The specs of the Atari 2600 aren't all that impressive, in fact they aren't a whole lot better than the Fairchild Channel F. But the 2600 had to compete in four generations of systems (I'm not going to call it a 16 bit contemporary, it was pretty much dead by that time). It was around for the first generation, second generation (of which it exemplifies), the "2.5 generation" (ColecoVision, Atari 5200, Vectrex, etc) and the 8-bit generation as a budget alternative. The system survived the video game crash of 1984 and had a lifespan of over 14 years. The system wasn't discontinued until January 1, 1992. By this time, the SNES was out and the Sega CD was out in Japan!

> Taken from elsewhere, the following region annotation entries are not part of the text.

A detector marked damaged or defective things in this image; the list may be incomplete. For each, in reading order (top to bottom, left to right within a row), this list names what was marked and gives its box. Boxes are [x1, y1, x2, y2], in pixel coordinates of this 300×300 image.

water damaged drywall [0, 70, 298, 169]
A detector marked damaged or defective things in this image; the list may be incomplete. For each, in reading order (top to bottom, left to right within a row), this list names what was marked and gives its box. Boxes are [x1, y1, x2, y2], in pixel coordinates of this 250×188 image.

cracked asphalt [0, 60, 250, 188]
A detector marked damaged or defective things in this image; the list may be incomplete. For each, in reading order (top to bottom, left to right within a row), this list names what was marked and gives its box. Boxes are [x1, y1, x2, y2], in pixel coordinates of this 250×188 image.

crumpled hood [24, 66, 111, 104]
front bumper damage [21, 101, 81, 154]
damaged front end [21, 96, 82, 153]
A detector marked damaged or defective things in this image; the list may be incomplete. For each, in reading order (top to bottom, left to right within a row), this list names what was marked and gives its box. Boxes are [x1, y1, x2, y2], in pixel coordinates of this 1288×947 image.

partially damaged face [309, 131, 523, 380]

This is the same decade that brought us the Dreamcast!
Launch games on the 2600 show this. These 1977 games were a definite step up from Channel F games of the time, but definitely could have been done on the Channel F with some slick programming.
By the time we got to Space Invaders (beginning of 1980) there was evidence of some major maturation of the system. This was an arcade perfect port of a title that launched after the 2600 itself and the system's first "killer app". By 1982, we have Pitfall, a game that graphically looks and plays like an older version of Super Mario Bros. Later, we got games like Tunnel Runner (which had 3D! with scaling monsters), and the post-video game crash games like Solaris. The advancement was such that a game for the 2600 that looked good by 1977 standards looked like a totally different generation by 1983 standards! I credit the system's very flexible hardware, including the lack of a frame buffer. Good developers were able to do things with the 2600.
Any more games that really pushed the 2600? Any other systems that had such a major leap?